Objective To investigate the clinical efficacy and safety of minimally invasive transforaminal lumbar interbody fusion (MIS-TLIF) by lower Quadrant channel through the muscle gap approach in treatment of lumbar degenerative diseases.
Methods A total of 56 patients with lumbar degenerative disease were selected as study objects, and 32 patients treated with MIS-TLIF by lower Quadrant channel through the muscle gap approach were included in the minimally invasive group, and 24 patients treated with open transvertebral foraminal lumbar interbody fusion (TLIF) were included in the open group.The operation time, intraoperative blood loss, incision drainage volume, analgesic dosage, ambulation time and postoperative hospital stay of the two groups were observed, and Visual analogue scale (VAS) and Oswestry disability index (ODI) were used to evaluate the pain and lumbar function before operation, 1 week, 6 months and 12 months after operation.At 12 months after surgery, the height of the intervertebral space and the Cobb angle of the lumbar coronal surface of the two groups were compared, and the postoperative complications of the two groups were compared.The occurrence of adverse reactions between two groups were compared.
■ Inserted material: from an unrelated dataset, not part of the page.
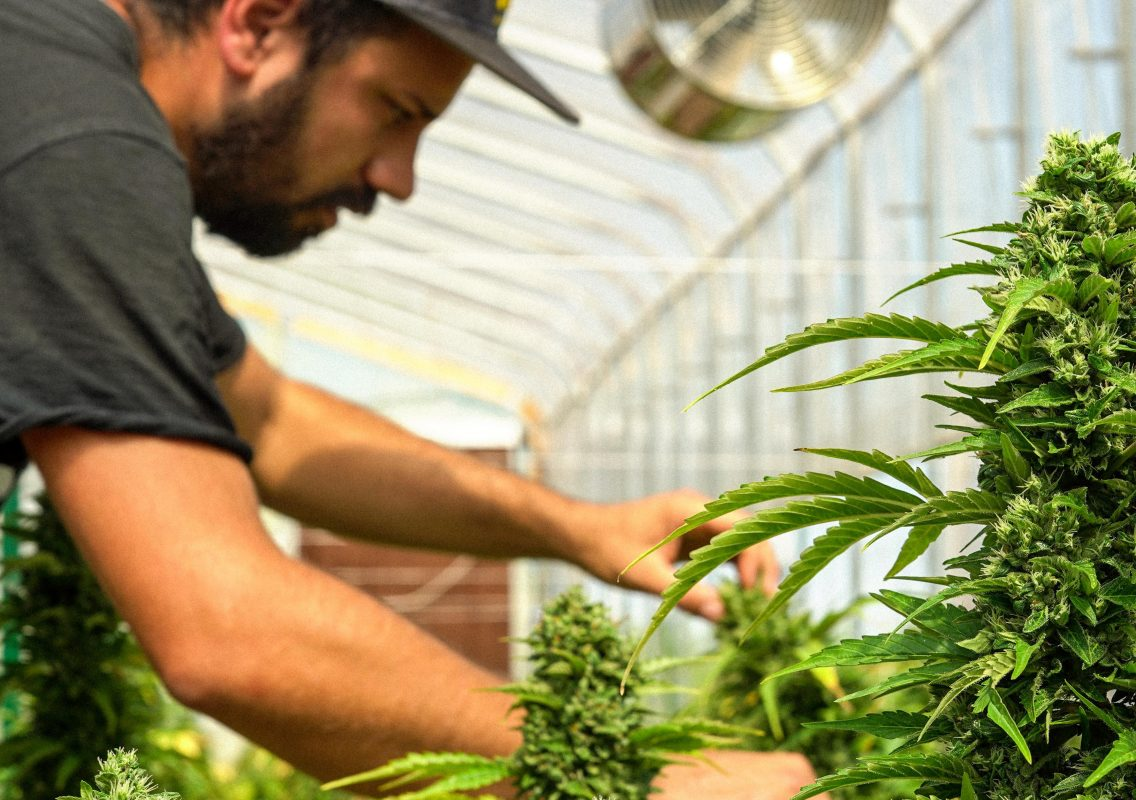 growers-department-greenhouse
Results Theblood loss, wound drainage volume, usage of pain medications of the minimally invasive group were less than those of the open group, while the postoperative ambulation time and hospital stay of the minimally invasive group were shorter than those of the open group (P < 0.05).The levels of serum creatine phosphate kinase (CPK) at 1, 3 and 7 d after operation in the two groups were significantly higher than those before operation, and the level of serum CPK in the minimally invasive group was lower than that in the open group (P < 0.05).The VAS scores and ODI at 1 week, 6 months, 12 months after surgery of the two groups were significantly lower than those before operation (P < 0.05).The VAS score and ODI at 1 week and 6 months after operation of the minimally invasive group were lower than those of the open group (P < 0.05).At 12 months after operation, there were significant difference in intervertebral space height and Cobb angle of lumbar coronal plane (P < 0.05).There were 2 cases with complications in minimally invasive group and 3 cases in the open group.They were all cured after conservative treatment with dressing changes.
Conclusion MIS-TLIF by lower Quadrant channel through the muscle gap approach in treatment of lumbar degenerative diseases has the advantages of less trauma, higher safety, faster postoperative recovery, favorable prognosis, so it is worthy of clinical promotion.